▸ **Task directions**: Pictures stay out of the copy; set down each line of the listing below exactly.

....

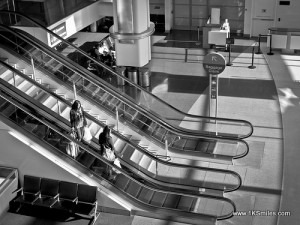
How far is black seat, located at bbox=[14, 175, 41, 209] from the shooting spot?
1341cm

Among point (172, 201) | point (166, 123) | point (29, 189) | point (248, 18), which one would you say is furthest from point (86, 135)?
point (248, 18)

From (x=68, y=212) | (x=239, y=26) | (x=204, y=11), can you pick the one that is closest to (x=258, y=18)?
(x=239, y=26)

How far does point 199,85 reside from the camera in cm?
2027

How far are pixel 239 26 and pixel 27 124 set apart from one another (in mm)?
15665

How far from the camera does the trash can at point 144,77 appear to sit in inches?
790

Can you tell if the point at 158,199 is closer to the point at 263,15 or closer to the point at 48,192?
the point at 48,192

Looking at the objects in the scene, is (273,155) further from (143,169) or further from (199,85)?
(199,85)

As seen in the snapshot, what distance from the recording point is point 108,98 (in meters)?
15.8

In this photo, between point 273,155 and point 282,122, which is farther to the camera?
point 282,122

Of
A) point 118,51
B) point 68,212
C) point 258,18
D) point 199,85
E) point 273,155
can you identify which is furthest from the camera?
point 258,18

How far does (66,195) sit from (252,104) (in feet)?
25.1

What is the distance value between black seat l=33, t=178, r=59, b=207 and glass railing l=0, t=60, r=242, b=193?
1452 millimetres

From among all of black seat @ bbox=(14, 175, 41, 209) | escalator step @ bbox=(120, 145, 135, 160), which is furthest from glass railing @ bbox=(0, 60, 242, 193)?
black seat @ bbox=(14, 175, 41, 209)

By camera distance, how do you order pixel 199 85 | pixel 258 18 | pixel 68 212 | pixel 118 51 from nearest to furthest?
pixel 68 212, pixel 118 51, pixel 199 85, pixel 258 18
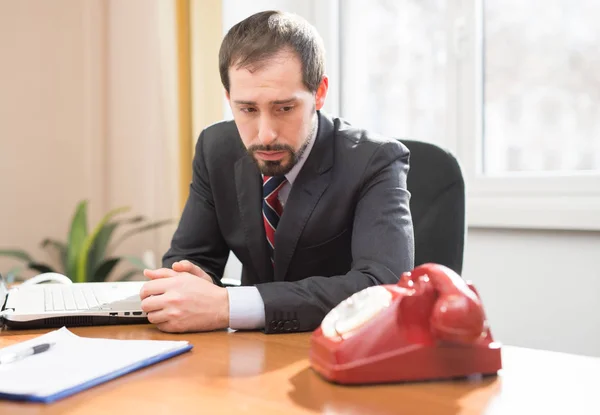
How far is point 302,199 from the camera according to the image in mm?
1396

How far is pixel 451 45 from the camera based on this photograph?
8.05ft

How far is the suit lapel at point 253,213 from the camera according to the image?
1.46m

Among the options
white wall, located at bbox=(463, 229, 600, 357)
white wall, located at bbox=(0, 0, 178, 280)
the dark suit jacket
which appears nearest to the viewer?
the dark suit jacket

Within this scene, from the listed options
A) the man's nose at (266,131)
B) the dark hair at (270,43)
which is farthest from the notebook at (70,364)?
the dark hair at (270,43)

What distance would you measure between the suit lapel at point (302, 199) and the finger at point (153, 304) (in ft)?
1.27

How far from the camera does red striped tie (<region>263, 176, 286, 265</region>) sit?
145 centimetres

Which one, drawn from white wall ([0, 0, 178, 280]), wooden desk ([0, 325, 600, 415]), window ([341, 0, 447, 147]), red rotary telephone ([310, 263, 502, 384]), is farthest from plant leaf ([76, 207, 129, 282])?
red rotary telephone ([310, 263, 502, 384])

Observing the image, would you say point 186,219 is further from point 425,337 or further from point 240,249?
point 425,337

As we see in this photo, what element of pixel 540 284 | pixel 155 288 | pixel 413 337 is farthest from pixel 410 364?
pixel 540 284

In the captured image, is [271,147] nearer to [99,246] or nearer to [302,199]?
[302,199]

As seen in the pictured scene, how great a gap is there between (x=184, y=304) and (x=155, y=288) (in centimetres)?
7

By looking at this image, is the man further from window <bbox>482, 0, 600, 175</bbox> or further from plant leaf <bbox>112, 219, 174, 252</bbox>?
plant leaf <bbox>112, 219, 174, 252</bbox>

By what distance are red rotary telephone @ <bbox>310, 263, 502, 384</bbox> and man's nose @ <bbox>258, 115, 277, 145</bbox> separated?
22.5 inches

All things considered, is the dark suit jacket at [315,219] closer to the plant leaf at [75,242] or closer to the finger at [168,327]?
the finger at [168,327]
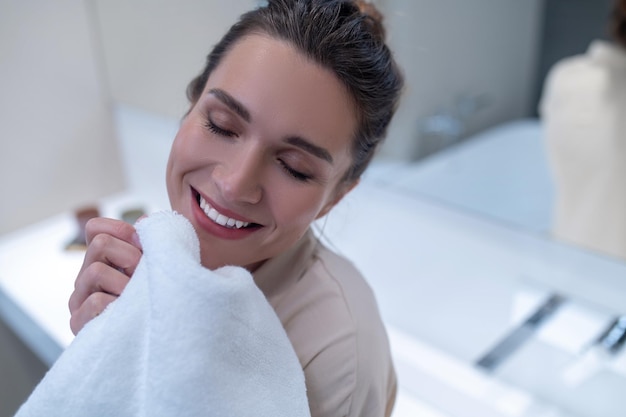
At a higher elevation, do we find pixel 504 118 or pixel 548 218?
pixel 504 118

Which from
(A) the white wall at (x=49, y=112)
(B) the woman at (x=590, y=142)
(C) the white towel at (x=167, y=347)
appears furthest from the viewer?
(A) the white wall at (x=49, y=112)

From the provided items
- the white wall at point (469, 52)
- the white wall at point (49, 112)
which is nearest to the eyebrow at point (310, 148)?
the white wall at point (469, 52)

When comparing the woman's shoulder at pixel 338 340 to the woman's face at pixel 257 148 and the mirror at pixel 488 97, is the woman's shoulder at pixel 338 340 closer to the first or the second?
the woman's face at pixel 257 148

....

▸ **Final answer**:
How far is black seat, located at bbox=[14, 175, 41, 209] from the shooting spot?
1341cm

Among point (172, 201) | point (166, 123) | point (29, 189) | point (248, 18), which one would you say is furthest from point (86, 135)?
point (248, 18)

From (x=68, y=212) | (x=239, y=26) | (x=204, y=11), can you pick the one that is closest to (x=258, y=18)?
(x=239, y=26)

How far does point 199,85 reside from the camera in cm?
2027

How far are pixel 239 26 and pixel 27 124 set apart from one another (in mm)?
15665

How far from the camera does the trash can at point 144,77 appear to sit in inches?
790

Can you tell if the point at 158,199 is closer to the point at 263,15 or closer to the point at 48,192?
the point at 48,192

Looking at the objects in the scene, is (273,155) further from (143,169) or further from (199,85)?
(199,85)

As seen in the snapshot, what distance from the recording point is point 108,98 (in meters)?
15.8

In this photo, between point 273,155 and point 282,122, which is farther to the camera?
point 282,122

Of
A) point 118,51
B) point 68,212
C) point 258,18
D) point 199,85
E) point 273,155
can you identify which is furthest from the camera?
point 258,18

How far does (66,195) sit from (252,104) (in feet)?
25.1

What is the distance value between black seat l=33, t=178, r=59, b=207 and glass railing l=0, t=60, r=242, b=193?
1452 millimetres

From among all of black seat @ bbox=(14, 175, 41, 209) | escalator step @ bbox=(120, 145, 135, 160), which is furthest from glass railing @ bbox=(0, 60, 242, 193)?
black seat @ bbox=(14, 175, 41, 209)

By camera distance, how do you order pixel 199 85 | pixel 258 18 | pixel 68 212 | pixel 118 51 from nearest to furthest?
pixel 68 212, pixel 118 51, pixel 199 85, pixel 258 18
How far is point 302,199 from the camera according to the image in mm?
1396

How far is pixel 451 45 from the camera based on this photograph?
8.05ft

How far is the suit lapel at point 253,213 from the camera according to the image?
1.46m

Among the options
white wall, located at bbox=(463, 229, 600, 357)
white wall, located at bbox=(0, 0, 178, 280)
the dark suit jacket
which appears nearest to the viewer?
the dark suit jacket

Within this scene, from the listed options
A) the man's nose at (266,131)
B) the dark hair at (270,43)
which is farthest from the notebook at (70,364)?
the dark hair at (270,43)

What distance would you measure between the suit lapel at point (302, 199) and the finger at point (153, 304) (in ft)?
1.27

How far from the camera does red striped tie (<region>263, 176, 286, 265</region>) sit?
145 centimetres

Which one, drawn from white wall ([0, 0, 178, 280]), wooden desk ([0, 325, 600, 415]), window ([341, 0, 447, 147]), red rotary telephone ([310, 263, 502, 384]), is farthest from plant leaf ([76, 207, 129, 282])?
red rotary telephone ([310, 263, 502, 384])

Observing the image, would you say point 186,219 is further from point 425,337 or further from point 240,249?
point 425,337

As we see in this photo, what element of pixel 540 284 | pixel 155 288 | pixel 413 337 is farthest from pixel 410 364?
pixel 540 284

In the captured image, is [271,147] nearer to [99,246] or nearer to [302,199]?
[302,199]

As seen in the pictured scene, how great a gap is there between (x=184, y=304) and (x=155, y=288) (in centimetres)?
7

By looking at this image, is the man further from window <bbox>482, 0, 600, 175</bbox> or further from plant leaf <bbox>112, 219, 174, 252</bbox>?
plant leaf <bbox>112, 219, 174, 252</bbox>

By what distance are red rotary telephone @ <bbox>310, 263, 502, 384</bbox> and man's nose @ <bbox>258, 115, 277, 145</bbox> separated?
22.5 inches

All things considered, is the dark suit jacket at [315,219] closer to the plant leaf at [75,242] or closer to the finger at [168,327]?
the finger at [168,327]
At a higher elevation, do we find pixel 504 118 or pixel 548 218?
pixel 504 118

Which from
(A) the white wall at (x=49, y=112)
(B) the woman at (x=590, y=142)
(C) the white towel at (x=167, y=347)
appears furthest from the viewer?
(A) the white wall at (x=49, y=112)

From the provided items
- the white wall at point (469, 52)
- the white wall at point (49, 112)
which is nearest to the eyebrow at point (310, 148)?
the white wall at point (469, 52)

When comparing the woman's shoulder at pixel 338 340 to the woman's face at pixel 257 148 and the mirror at pixel 488 97, is the woman's shoulder at pixel 338 340 closer to the first or the second?
the woman's face at pixel 257 148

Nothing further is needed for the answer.